• MATERIAL FOR THE TASK:
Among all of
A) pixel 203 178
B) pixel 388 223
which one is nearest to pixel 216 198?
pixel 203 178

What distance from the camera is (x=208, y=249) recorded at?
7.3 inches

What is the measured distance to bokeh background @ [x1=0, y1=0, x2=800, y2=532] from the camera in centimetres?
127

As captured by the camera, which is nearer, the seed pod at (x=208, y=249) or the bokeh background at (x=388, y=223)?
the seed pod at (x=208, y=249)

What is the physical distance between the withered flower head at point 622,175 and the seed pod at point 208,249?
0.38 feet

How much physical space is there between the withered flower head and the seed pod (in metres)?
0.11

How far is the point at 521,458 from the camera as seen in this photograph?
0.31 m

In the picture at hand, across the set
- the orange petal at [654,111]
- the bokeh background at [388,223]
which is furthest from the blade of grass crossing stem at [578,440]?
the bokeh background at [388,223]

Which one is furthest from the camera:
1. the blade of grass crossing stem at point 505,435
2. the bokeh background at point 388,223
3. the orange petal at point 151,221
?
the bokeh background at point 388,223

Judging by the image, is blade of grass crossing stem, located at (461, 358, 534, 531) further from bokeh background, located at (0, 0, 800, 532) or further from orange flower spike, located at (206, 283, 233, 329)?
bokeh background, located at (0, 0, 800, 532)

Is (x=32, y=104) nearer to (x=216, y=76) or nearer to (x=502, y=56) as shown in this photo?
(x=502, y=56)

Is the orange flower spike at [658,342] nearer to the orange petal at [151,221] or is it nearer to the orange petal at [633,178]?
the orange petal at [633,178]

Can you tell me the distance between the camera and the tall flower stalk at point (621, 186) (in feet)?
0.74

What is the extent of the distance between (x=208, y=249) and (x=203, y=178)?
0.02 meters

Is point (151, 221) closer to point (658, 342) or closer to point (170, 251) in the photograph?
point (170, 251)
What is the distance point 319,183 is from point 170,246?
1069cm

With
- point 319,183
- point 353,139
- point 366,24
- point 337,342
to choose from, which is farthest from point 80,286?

• PROBLEM: Reproduce all of the records above word for word, with nothing changed or left out.

• CORRECT RESPONSE:
Among all of
A) pixel 203 178
B) pixel 388 223
which one is nearest to pixel 216 198?
pixel 203 178

What distance from the camera is (x=208, y=249) recorded at?
7.3 inches

What is the measured distance to bokeh background @ [x1=0, y1=0, x2=800, y2=532] from the camera in centimetres?
127

As captured by the camera, which is nearer, the seed pod at (x=208, y=249) or the bokeh background at (x=388, y=223)?
the seed pod at (x=208, y=249)

What is the physical distance between the withered flower head at point 622,175 and the seed pod at point 208,249?
0.38 feet

How much physical space is there between the withered flower head and the seed pod (in metres)?
0.11

How far is the point at 521,458 from the camera as seen in this photograph?
0.31 m

In the picture at hand, across the set
- the orange petal at [654,111]
- the bokeh background at [388,223]
which is furthest from the blade of grass crossing stem at [578,440]?
the bokeh background at [388,223]

Which one is furthest from the camera:
1. the blade of grass crossing stem at point 505,435
2. the bokeh background at point 388,223
3. the orange petal at point 151,221
?
the bokeh background at point 388,223

Judging by the image, is blade of grass crossing stem, located at (461, 358, 534, 531) further from bokeh background, located at (0, 0, 800, 532) or further from orange flower spike, located at (206, 283, 233, 329)?
bokeh background, located at (0, 0, 800, 532)

Is (x=32, y=104) nearer to (x=216, y=76) or nearer to (x=502, y=56) as shown in this photo?
(x=502, y=56)

Is the orange flower spike at [658,342] nearer to the orange petal at [151,221] or is it nearer to the orange petal at [633,178]?
the orange petal at [633,178]

Can you tell me the distance between the camera and the tall flower stalk at point (621, 186) (in feet)?
0.74

What is the extent of the distance between (x=208, y=249) and (x=203, y=178)?
0.02 meters

Is point (151, 221) closer to point (658, 342) or closer to point (170, 251) in the photograph?
point (170, 251)
What is the distance point 319,183 is from point 170,246?
1069cm

With
- point 319,183
- point 353,139
- point 366,24
- point 337,342
to choose from, which is farthest from point 80,286?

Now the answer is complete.